**THE TASK:**
Match on the string "single" in the entries below and return every matching line.

=== Section Start ===

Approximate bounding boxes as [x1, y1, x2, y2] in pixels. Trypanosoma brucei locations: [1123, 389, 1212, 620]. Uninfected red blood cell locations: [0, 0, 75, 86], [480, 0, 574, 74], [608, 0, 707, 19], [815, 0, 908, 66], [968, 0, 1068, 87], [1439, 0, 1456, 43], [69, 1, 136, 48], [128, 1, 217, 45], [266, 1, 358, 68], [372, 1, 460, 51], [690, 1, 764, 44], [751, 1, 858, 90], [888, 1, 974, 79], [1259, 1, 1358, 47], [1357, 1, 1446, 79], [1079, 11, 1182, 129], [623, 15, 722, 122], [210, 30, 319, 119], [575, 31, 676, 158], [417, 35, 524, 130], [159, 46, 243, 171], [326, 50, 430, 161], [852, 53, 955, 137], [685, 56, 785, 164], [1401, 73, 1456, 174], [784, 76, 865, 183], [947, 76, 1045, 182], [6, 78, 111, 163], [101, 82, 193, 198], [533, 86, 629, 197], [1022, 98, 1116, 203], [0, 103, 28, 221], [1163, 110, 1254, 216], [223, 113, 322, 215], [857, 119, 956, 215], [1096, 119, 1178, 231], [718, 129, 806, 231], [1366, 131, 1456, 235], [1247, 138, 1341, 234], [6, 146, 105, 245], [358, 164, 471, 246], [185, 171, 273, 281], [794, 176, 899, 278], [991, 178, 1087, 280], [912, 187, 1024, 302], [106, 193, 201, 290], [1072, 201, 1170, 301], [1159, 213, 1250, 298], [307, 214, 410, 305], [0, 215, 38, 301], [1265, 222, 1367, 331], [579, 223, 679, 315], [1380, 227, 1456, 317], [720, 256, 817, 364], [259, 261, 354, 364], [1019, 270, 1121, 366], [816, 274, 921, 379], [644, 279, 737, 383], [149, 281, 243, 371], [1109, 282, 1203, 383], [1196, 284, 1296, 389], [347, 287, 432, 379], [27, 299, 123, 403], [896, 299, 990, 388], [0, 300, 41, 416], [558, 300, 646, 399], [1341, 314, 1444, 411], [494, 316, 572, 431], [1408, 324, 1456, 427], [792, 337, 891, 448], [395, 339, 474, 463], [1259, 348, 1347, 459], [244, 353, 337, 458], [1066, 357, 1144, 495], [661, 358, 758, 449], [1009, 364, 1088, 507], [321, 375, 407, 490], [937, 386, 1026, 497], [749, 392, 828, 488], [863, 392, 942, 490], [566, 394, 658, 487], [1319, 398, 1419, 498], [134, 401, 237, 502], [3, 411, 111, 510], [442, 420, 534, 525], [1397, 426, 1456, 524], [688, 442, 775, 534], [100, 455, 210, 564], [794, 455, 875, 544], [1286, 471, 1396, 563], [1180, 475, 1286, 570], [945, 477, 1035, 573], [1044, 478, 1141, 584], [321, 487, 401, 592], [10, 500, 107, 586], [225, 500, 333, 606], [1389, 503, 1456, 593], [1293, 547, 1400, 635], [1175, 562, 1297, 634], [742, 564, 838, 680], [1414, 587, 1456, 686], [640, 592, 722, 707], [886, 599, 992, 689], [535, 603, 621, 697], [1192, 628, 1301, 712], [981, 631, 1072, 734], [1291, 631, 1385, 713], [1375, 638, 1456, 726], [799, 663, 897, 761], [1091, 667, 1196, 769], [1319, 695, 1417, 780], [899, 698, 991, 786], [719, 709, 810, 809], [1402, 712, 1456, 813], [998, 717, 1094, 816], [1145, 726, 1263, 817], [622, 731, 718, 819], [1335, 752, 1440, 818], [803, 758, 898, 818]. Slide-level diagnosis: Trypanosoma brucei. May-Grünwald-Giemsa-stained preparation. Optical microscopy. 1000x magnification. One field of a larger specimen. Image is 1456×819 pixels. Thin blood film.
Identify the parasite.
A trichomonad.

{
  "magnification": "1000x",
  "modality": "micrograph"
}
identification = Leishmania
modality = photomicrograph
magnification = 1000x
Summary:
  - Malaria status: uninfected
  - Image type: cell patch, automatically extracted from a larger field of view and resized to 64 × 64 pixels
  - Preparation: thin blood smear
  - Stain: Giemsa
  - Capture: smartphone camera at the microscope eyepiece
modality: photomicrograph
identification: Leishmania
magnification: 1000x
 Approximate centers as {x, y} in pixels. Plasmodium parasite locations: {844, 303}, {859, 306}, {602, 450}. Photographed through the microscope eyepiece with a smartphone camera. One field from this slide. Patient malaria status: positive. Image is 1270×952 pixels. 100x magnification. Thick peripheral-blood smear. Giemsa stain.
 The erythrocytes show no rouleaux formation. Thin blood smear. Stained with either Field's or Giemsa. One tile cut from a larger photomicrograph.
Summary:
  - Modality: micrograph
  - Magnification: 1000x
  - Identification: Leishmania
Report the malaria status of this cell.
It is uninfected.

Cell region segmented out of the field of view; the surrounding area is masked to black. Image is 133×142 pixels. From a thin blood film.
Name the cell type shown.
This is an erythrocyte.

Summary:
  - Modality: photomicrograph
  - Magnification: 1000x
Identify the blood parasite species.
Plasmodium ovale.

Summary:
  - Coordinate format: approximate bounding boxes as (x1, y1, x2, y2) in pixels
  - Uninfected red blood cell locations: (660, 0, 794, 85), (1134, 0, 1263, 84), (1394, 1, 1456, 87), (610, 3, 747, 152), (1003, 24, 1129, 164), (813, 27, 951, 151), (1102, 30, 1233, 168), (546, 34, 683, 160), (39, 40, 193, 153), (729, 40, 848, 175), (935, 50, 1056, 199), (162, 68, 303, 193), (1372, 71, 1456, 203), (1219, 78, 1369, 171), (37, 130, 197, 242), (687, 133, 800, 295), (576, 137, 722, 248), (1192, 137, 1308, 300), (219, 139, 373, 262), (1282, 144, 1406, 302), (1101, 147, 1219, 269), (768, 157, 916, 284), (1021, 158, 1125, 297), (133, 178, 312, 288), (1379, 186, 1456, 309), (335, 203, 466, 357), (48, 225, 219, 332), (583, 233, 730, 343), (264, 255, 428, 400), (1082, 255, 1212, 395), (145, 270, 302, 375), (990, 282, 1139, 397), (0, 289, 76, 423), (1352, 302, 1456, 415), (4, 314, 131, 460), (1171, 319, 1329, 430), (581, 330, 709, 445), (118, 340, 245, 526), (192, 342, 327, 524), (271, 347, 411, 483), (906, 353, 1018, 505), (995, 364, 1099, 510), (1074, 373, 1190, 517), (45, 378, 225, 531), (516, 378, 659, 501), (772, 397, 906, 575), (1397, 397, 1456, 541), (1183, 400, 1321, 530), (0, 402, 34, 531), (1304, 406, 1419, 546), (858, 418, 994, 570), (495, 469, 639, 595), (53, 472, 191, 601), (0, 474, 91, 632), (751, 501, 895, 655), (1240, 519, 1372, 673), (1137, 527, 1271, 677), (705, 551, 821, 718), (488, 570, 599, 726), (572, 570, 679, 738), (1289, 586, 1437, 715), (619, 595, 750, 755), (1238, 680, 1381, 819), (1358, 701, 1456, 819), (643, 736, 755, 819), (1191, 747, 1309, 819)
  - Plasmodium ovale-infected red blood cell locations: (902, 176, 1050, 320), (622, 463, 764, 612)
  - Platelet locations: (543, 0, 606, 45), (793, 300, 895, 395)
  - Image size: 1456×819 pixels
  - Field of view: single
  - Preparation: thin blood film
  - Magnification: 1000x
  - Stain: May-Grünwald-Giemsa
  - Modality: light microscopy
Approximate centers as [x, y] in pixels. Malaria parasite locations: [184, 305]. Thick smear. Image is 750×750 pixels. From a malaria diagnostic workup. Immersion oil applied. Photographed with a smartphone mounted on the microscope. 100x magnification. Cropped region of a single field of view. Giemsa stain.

=== Section End ===

**SOLUTION TO THIS PROBLEM:**
  - Field of view: single
Approximate centers as [x, y] in pixels. Malaria parasite locations: [184, 305]. Thick smear. Image is 750×750 pixels. From a malaria diagnostic workup. Immersion oil applied. Photographed with a smartphone mounted on the microscope. 100x magnification. Cropped region of a single field of view. Giemsa stain.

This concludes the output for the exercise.